Even though my quality of life has been significantly altered...I am familiar with my AIP... I am used to it.
It would be so awesome to regain some vitality... but is it worth the risk of getting a clot and becoming paralysed or getting phlebitis... or, or, or...
Sometimes it is just NOT helpful to be a nurse... my mind races with the "what ifs"...
I will try the infusions... because physically I feel like my body is decomposing daily... more and more toward a place that I really don't want to be.
I will see a Liver Specialist next week (to establish long-term monitoring) and I will set up an appointment with a Thyroid Specialist to deal with my Thyroid issues.
I am so very fatigued both mentally and physically by constant health issues that make me feel terrible... BUT I will continue to try my best to be positive, to be hopeful and to seek solutions.

Life Is Hard

Living the way I feel I should, involves tremendous amounts of selfless giving.
Tonight I feel like I gave my all today and I have nothing left.
I started the day at 6am fasting for some routine blood work and a liver ultra sound... by 8:30am I had completed those tasks and was on-duty at work... drinking instant oatmeal as I juggled multiple issues.
As the day unfolded... human need exploded all over the Emergency Department.
I worked diligently to meet the biopsychosocial needs of my patients and was fairly successful by days end.
I like making a positive difference... it is the gas that keeps my engine running.
There was a time,not so long ago when I was out of work for about a year...
My health presented similar challenges then as it does today... only without the reward of making a positive difference in the lives of others on a daily basis... I became unsure why I existed...without purpose...
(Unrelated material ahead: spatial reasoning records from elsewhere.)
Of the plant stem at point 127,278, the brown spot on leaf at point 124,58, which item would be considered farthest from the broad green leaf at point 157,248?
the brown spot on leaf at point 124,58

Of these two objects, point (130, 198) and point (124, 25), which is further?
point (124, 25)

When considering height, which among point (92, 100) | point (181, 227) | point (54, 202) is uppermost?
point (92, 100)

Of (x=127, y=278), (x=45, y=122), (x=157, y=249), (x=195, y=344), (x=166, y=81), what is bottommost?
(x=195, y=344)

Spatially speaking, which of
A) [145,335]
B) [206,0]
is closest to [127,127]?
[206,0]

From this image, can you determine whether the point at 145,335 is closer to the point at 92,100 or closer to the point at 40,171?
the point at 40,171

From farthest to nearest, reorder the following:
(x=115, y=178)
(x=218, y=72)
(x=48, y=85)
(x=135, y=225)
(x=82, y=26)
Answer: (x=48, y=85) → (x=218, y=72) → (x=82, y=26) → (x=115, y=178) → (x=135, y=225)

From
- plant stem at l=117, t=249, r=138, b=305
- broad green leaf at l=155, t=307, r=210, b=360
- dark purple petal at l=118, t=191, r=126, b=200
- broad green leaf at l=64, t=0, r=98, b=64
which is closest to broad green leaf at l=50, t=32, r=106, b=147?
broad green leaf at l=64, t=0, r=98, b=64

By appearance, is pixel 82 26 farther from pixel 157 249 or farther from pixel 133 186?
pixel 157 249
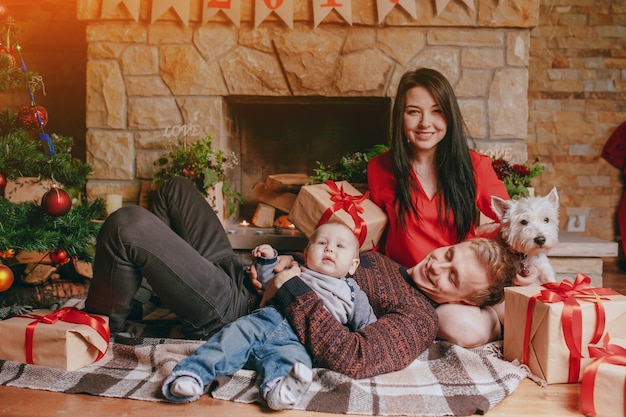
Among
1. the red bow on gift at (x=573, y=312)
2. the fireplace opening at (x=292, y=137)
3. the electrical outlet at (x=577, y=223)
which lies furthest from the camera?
the electrical outlet at (x=577, y=223)

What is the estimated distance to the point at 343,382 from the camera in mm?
1456

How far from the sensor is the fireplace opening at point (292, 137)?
3260 millimetres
Physical endurance and pain continue to challenge me in my desire to maintain a half-time professional career... but I am determined to push through as long as I can.
As a nurse I have the opportunity to see human situations that give me perspective on life...
I am truly blessed in so many ways... so very many people have much, much worse conditions... I remind myself to be grateful when self pity or other unhelpful feelings consume my thoughts.